Table 5 displays the identified significant amino acid pairs (SAAPs) flanking the O-linked glycosylated serine and threonine residues on the transmembrane proteins and non-transmembrane proteins. Each SAAP has a corresponding F-score value, implying that a higher value of F-score has more significant conservation in a specific dataset. For instance, the pair (+3T, +9E or +9T) suggests that the threonine (T) on position +3 and the glutamic acid (E) or threonine (T) on position +9 are significant with F-score 0.071 that surround O-linked glycosylated serine on transmembrane proteins. For the glycosylated TM proteins, 16 SAAPs and 25 SAAPs surround the O-linked glycosylated serine and threonine residues, respectively. For non-TM proteins, 32 SAAPS and 13 SAAPS are identified for O-linked glycosylated serine and threonine residues, respectively. All of the identified SAAPs are combined with the sequence of amino acids (BLOSUM62) to increase the prediction accuracy of O-linked glycosylation sites.
Predictive performance of cross-validation
In this work, 29-mer (-14 ~ +14) is selected as the window length in the following evaluation and implementation. Initially, the sequence of amino acids around O-linked glycosylation sites is encoded using BlOSUM62 matrix and is evaluated in terms of predictive performance. Without the classification of TM proteins and non-TM proteins, the estimated sensitivity, specificity, accuracy, and balanced accuracy are 58.8%, 84.5%, 83.3%, and 71.6%, respectively. According to Table 6, the predictive sensitivity, specificity, accuracy, and balanced accuracy of glycosylated TM proteins are 65.3%, 81.1%, 79.9%, and 73.2% respectively. Notably, the negative set of training data is markedly larger than the positive one, thus, necessitating a consideration of the balanced accuracy for the skewed dataset. For O-linked glycosylated non-TM proteins, the predictive sensitivity, specificity, accuracy, and balanced accuracy are 56.7%, 85.1%, 83.9%, and 70.9%, respectively.
Combining the significant amino acid pairs with the sequence of amino acids increases the predictive specificity for glycosylated membrane proteins to 85.1%. The accuracy and balanced accuracy are improved without affecting the estimated sensitivity. For non-TM proteins, both predictive sensitivity and specificity increased to 60.3% and 86.4%, respectively. Consequently, according to the evaluation of the five-fold cross validation, the identified significant amino acid pairs can increase the predictive performance of GlycoRBF.

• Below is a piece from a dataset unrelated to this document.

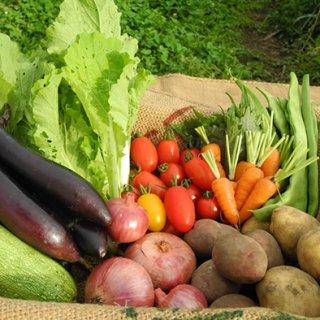 週に3セットのみ限定販売 有機無農薬野菜Lセット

Effects of considering membrane topology on transmembrane proteins
This work also investigates the various motifs of O-linked glycosylation sites between TM proteins and non-TM proteins. For TM proteins, the membrane topology can be considered to further increase the prediction accuracy. As for statistics of O-linked glycosylation sites on TM proteins (Table 3), the transmembrane region is assumed to reduce the number of false positive predictions. As shown in Table 6, false positive predictions are reduced from 462 to 317, thereby reducing false positive data by 31.4% as compared to models that do not consider membrane topology. Since O-linked glycosylation sites must be identified from a novel protein sequence, an effective membrane topology prediction tool, MEMSAT-SVM , was firstly applied to discriminate between TM and non-TM proteins and annotate the structural topology on TM proteins.

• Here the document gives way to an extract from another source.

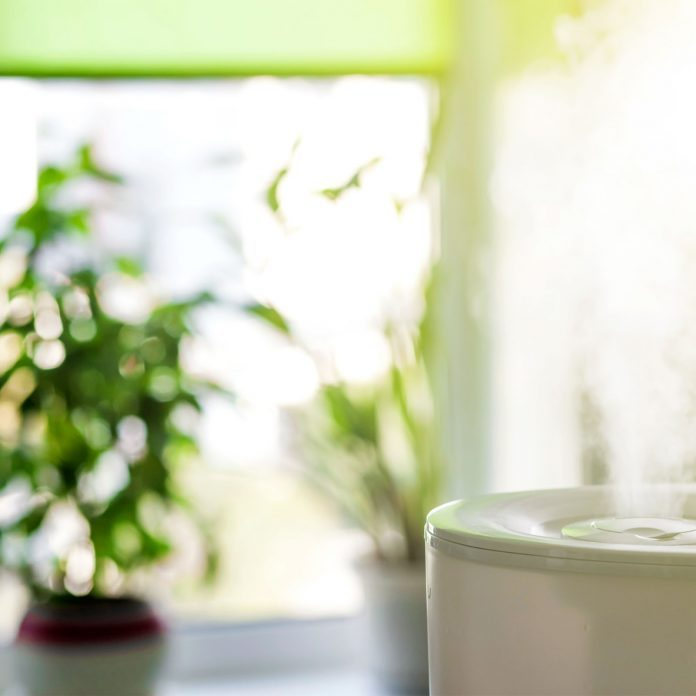 How to Choose the Best Humidifier for Your Space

Predictive performance of an independent test
Models are evaluated whether they are over-fitted to their training data or not. This is done by constructing and using independent sets of data concerning O-linked glycosylated sites on TM proteins and non-TM proteins to demonstrate the effectiveness of the RBF models, which have the highest prediction accuracy. As presented in Table 7, the balanced accuracies of the proposed method are 60.1% and 70.9% when it is applied to glycosylated TM proteins and non-TM proteins, respectively. With 14 O-linked glycosylation sites and 1238 non-glycosylation sites on TM proteins, the proposed model can achieve a sensitivity of 50.0% and a specificity of 70.2%. For non-TM proteins, there are 44 O-linked glycosylation sites and 662 non-glycosylation sites, and the proposed model can achieve a sensitivity of 61.4% and a specificity of 80.4%. This analysis reveals that the performance in an independent test is comparable to that of the cross-validation.
Other O-linked glycosylation predictors were tested based on independent test sets. According to the results, GPP  has a high estimated sensitivity in identifying O-linked glycosylation sites but has a low estimated specificity when applied to independent test sets of TM proteins. For non-TM proteins, GPP has a balanced performance between sensitivity and specificity. NetOglyc3.1  and CKSAAP  have poor sensitivity in identifying O-linked glycosylation sites, but have high specificity. Owing to a large size of non-glycosylation site, NetOglyc3.1, which has high estimated specificity, outperforms other methods in terms of prediction accuracy. While considering balanced accuracy, this method which specifies the degree of significance outperforms other approaches in term of predicting O-linked glycosylation sites. Also, according to , we have performed paired t-test as our statistical significance test during different approaches. The p-value of paired t-test between our proposed method and other methods are 0.024, 0.036, and 0.035, respectively. The p-values show that our proposed method is statistically different than other methods.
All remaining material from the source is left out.